En cuestión de semanas, el Gay Liberation Front pasó a ser el movimiento insignia que recogía la unión de un montón de cuerpos que, más allá de buscar un reconocimiento propio y egoísta, comenzaban la batalla para que las personas fueran reconocidas como tales, como humanas, diversas, claro, pero al final humanas. El Frente se disolvió al cabo de un año, pero a la causa se sumaron otros grupos, incluso algunos que ya existían antes de Stonewall, como la Homosexual Law Reform Society y la Campaign for Homosexual Equality, en Reino Unido; el Movimiento Español de Liberación Homosexual, en España; el Front Homosexuel d’Action Révolutionnaire, en Francia, y Nuestro Mundo, en Argentina, que fue la primera organización homosexual en Latinoamérica.
El espíritu de revolución que se despertó en aquella noche del 69 y que ya lanzaba sus primeros gritos con la revuelta estudiantil de mayo del 68, el movimiento antinuclear, las primeras olas feministas y el discurso de “Tengo un sueño” de Martin Luther King, se mantuvo y se mantiene vivo 50 años después, aunque en ocasiones se nuble con discursos de extremismos y odios. En 1970, como conmemoración de lo ocurrido en Stonewall, se organizó la primera marcha del orgullo gay, que para ese entonces era llamada Christopher Street Gay Liberation Day. Ese día, cerca de 10.000 personas recorrieron 51 cuadras, desde la Sexta Avenida hasta el Central Park, para pedir armonía en una época en la que amar con un tipo de amor no estipulado era ilegal.
¿Quiénes de los que estaban esa noche en el bar o en la marcha se imaginaron que serían testigos de un cambio en la historia de la humanidad? ¿A quién se le habría ocurrido la idea de que bastaría con lanzar una moneda para que diez, veinte o treinta años después se pudiera gritar a los cuatro vientos que uno es gay o lesbiana y que en realidad no se trata de un escándalo, pues la esencia de nuestra humanidad es precisamente la diferencia?
En Colombia, la revolución sexual tuvo sus inicios en los 40, con un grupo de homosexuales llamado Los Felipitos, pero se disolvió rápidamente y no fue hasta los 70 que empezó a resonar en las calles y en los medios de comunicación.

▶ TAREAS POR HACER
1. Responde estas preguntas sobre el texto de Stonewall:
(a) ¿Al cabo de cuánto tiempo se disolvió el Frente?
(b) ¿Cómo se llamaba en 1970 la primera marcha del orgullo gay?
(c) ¿Qué nombre tenía el grupo de homosexuales con el que empezó la revolución sexual en Colombia?
2. Copia del texto de Stonewall la parte que va de "En Colombia, la" a "medios de comunicación.", y sustituye "calles" por "plazas".
3. Sigue escribiendo el texto de Stonewall a partir de donde termina.
Estos datos vienen de otra fuente.

▶ DATOS PROPORCIONADOS
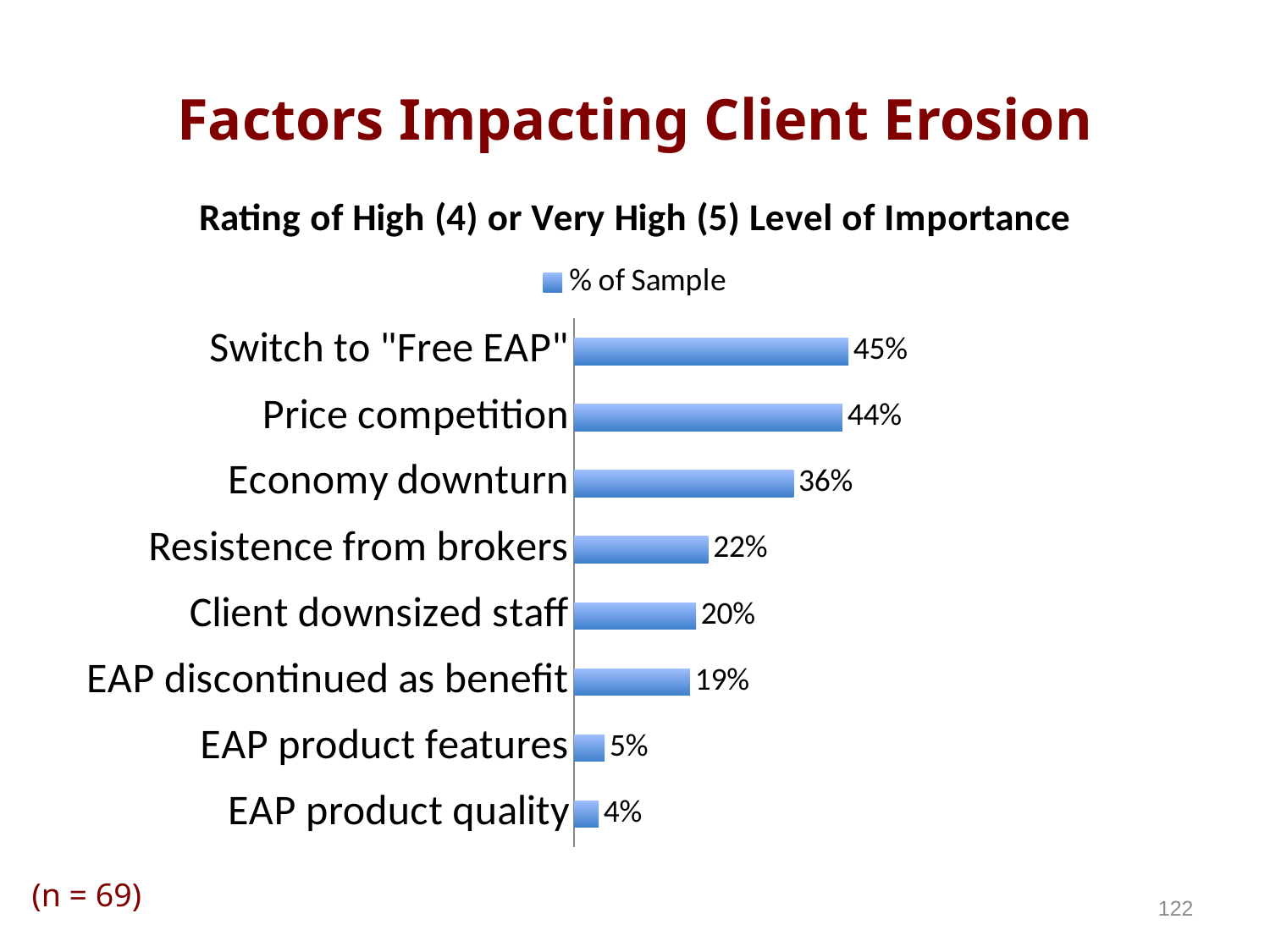
Which factor has the lowest value? EAP product quality What is the difference between Client downsized staff and EAP product features? 15% What kind of chart is shown? Bar chart How many factors are shown in the chart? 8 What is the value for EAP discontinued as benefit? 19% What is the value for Switch to "Free EAP"? 45% Which is larger, Economy downturn or Client downsized staff? Economy downturn What is the difference between Price competition and Resistence from brokers? 22% What is the value for Economy downturn? 36% What is the legend entry for the series? % of Sample How many series does the legend list? 1 Which factor has the highest value? Switch to "Free EAP"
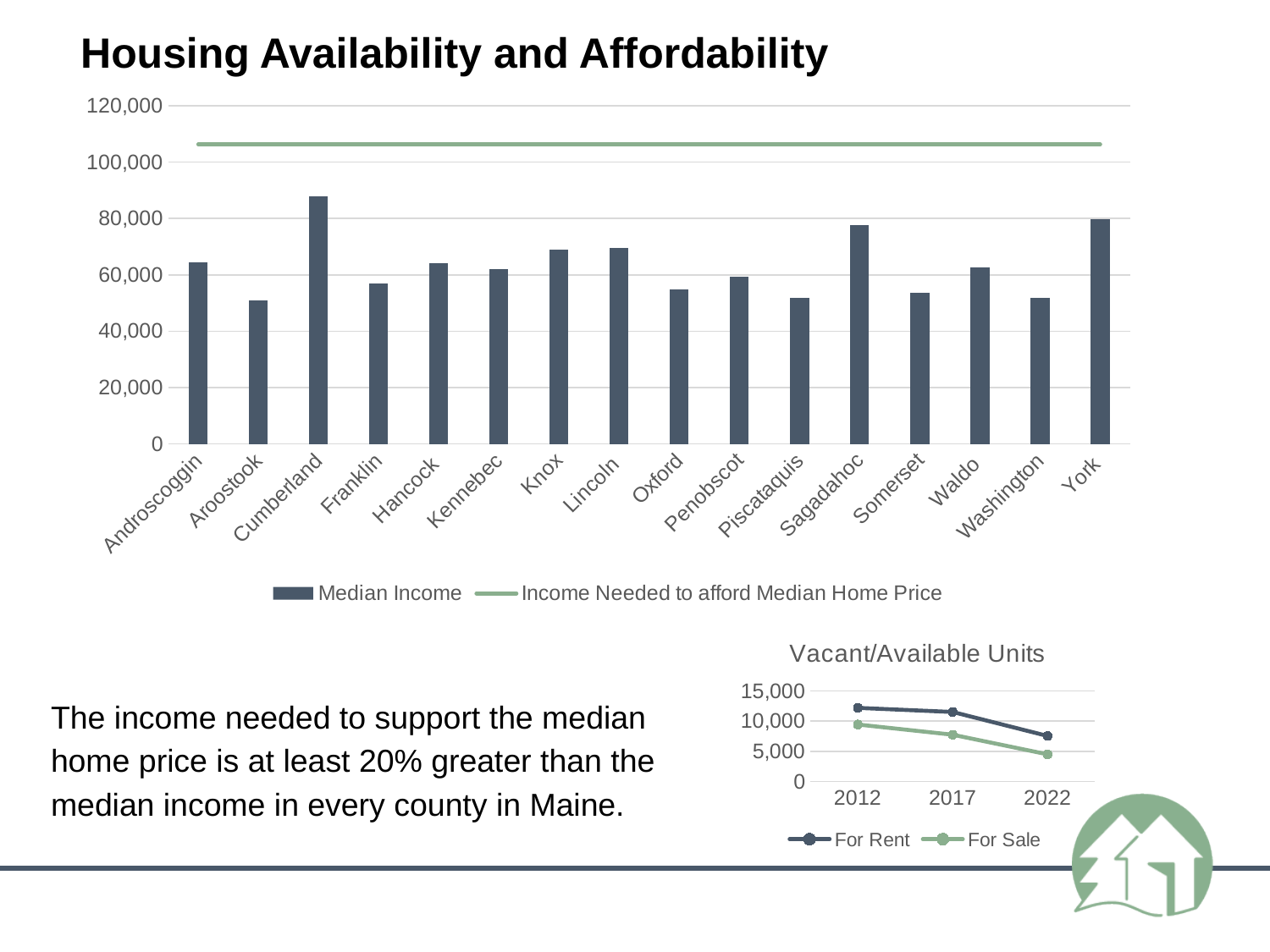
On the top chart, is the Median Income for Cumberland greater or less than 80,000? greater On the top chart, is the Income Needed to afford Median Home Price line above or below 100,000? above On the Vacant/Available Units chart, do the For Rent values rise or fall from 2012 to 2022? fall On the top chart, is the Median Income for Knox greater or less than 60,000? greater What kind of chart is the Vacant/Available Units chart? line chart How many series does the legend of the top chart list? 2 On the Vacant/Available Units chart, which series is higher in 2012, For Rent or For Sale? For Rent On the top chart, which has the larger Median Income, Cumberland or Oxford? Cumberland How many counties are shown on the top chart? 16 On the top chart, which county has the highest Median Income? Cumberland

▶ RESPUESTAS
1.
(a) Al cabo de un año.
(b) Christopher Street Gay Liberation Day.
(c) Los Felipitos.

2.
En Colombia, la revolución sexual tuvo sus inicios en los 40, con un grupo de homosexuales llamado Los Felipitos, pero se disolvió rápidamente y no fue hasta los 70 que empezó a resonar en las plazas y en los medios de comunicación.

3.
Zuleta, León Zuleta, es el nombre de un hombre que muchos olvidaron, pero que es considerado el padre del movimiento gay en el país. Todo surgió con una mentira, de esas que tanto nos caracterizan. En 1976, una revista trotskista publicó una entrevista con Zuleta, el paisa que juraba y recontrajuraba que hacía parte del Movimiento de Liberación Homosexual Colombiano, que supuestamente tenía 10.000 integrantes.
—¿Aló? ¿Hablo con León Zuleta?
—Con él. ¿Quién es?
—Manuel Velandia, desde Bogotá. Supe del movimiento, ¿es cierto que son 10.000?
—Lamento comunicarle que todos los ceros son falsos. Pero ya somos dos, ¿sí?
Es la conversación que recuerda Velandia, ahora profesor universitario, activista y defensor de los derechos humanos. Junto con Zuleta comenzaron el Grupo de Estudio por la Liberación de los Gay, al que posteriormente se unieron estudiantes e intelectuales. Partiendo de ahí, pensaron que necesitaban preparación —porque además de algo social, también se trataba de una postura política— y sintieron la necesidad de difundirlo. Así fue que la Ventana Gay tuvo vida. La revista, que fue en donde se publicó “Liberación, liberación. ¿Para qué?”, el primer manifiesto por los derechos de los homosexuales publicado en Colombia, solo sacó 23 o 24 ediciones antes de consumirse y fue vendida en librerías y universidades de toda la ciudad. Otra publicación parecida que Zuleta había hecho en Medellín unos años antes fue El Otro, una revista que él mismo escribió —incluyendo las cartas de los lectores y sus respuestas—, pero que no trascendió más allá de la Universidad de Antioquia.
En 1982 organizaron la primera marcha de orgullo gay en el país desde la plaza de toros hasta el parque de las Nieves. A la movilización solo asistieron 32 personas y el Gobierno envió 100 policías. De nuevo, con otra mentira, Zuleta hizo el ruido mediático suficiente para convencer al país de que sería una marcha multitudinaria. Pese a que todo comenzó como un montaje, fue el impulso necesario para hacer eco durante décadas. Zuleta fue asesinado el 23 de agosto de 1993 —el caso quedó en la impunidad— y Velandia fue expatriado luego de recibir amenazas de muerte.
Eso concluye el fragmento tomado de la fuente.